Equity is by its nature volatile but can demonstrably beat inflation and grow wealth in real terms over the very long run. Trying to trade or time the market on near-term news flow may feel psychologically better (i.e. you avoid the volatility and near-term distress it causes) but can seriously impact your long-term returns as evidenced by the gap between just owning the index and missing the 5 best days (see table below). Historically, many of those best days have come after periods of index weakness, volatility and uncertainty. If you were unlucky enough to be out of the market on more than 20 of the best days, you actually ended up eroding wealth in real terms.

Source: MSCI, AIM

To quote the great Peter Lynch:

“There is always something to worry about. Avoid weekend thinking and ignore the latest dire predictions of the newscasters. Sell a stock because the company’s fundamentals deteriorate, not because the sky is falling.”

The unique challenges presented by COVID-19 are substantial and will very likely cause further disruption. Markets can clearly continue to sell-off.
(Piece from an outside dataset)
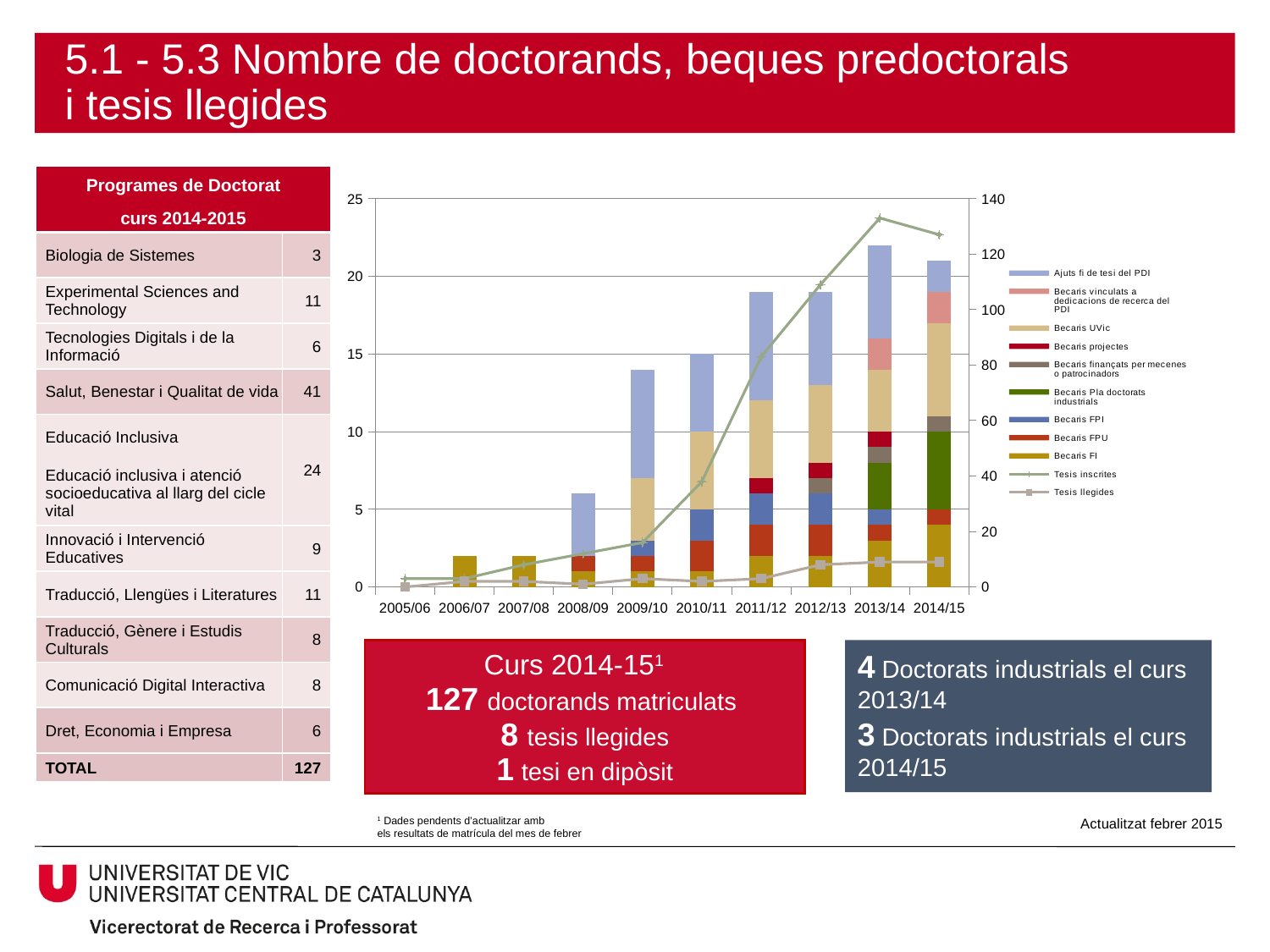
Which legend entry is shown in light blue at the top of the stacked bars? Ajuts fi de tesi del PDI Which academic year has the lowest stacked bar total? 2005/06 Is the value of the Tesis llegides line for 2014/15 greater or less than 20? less How many series does the chart's legend list? 11 Is the value of the Tesis inscrites line for 2013/14 greater or less than 120? greater What kind of chart is used to show the becaris data by academic year? Stacked bar chart with line series How many academic years are shown on the x axis of the chart? 10 Does the Tesis inscrites line rise or fall from 2005/06 to 2013/14? rise Is the value of the Tesis inscrites line for 2005/06 greater or less than 20? less Which stacked bar is taller, 2009/10 or 2006/07? 2009/10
However, for the patient, there will be good quality businesses on sale soon, if not already. In addition, high-quality businesses have an extraordinary way of managing their way through a period of crisis and disruption and come out the other end stronger, as they have the ability to invest when competitors much focus on preserving their enterprise.

Our investment philosophy is underpinned by the belief that companies that earn above average returns on invested capital will deliver superior shareholder returns in the long term. With that in mind, we remain focused on the fundamentals, and look to own high-quality business that can compound their cash flows through time.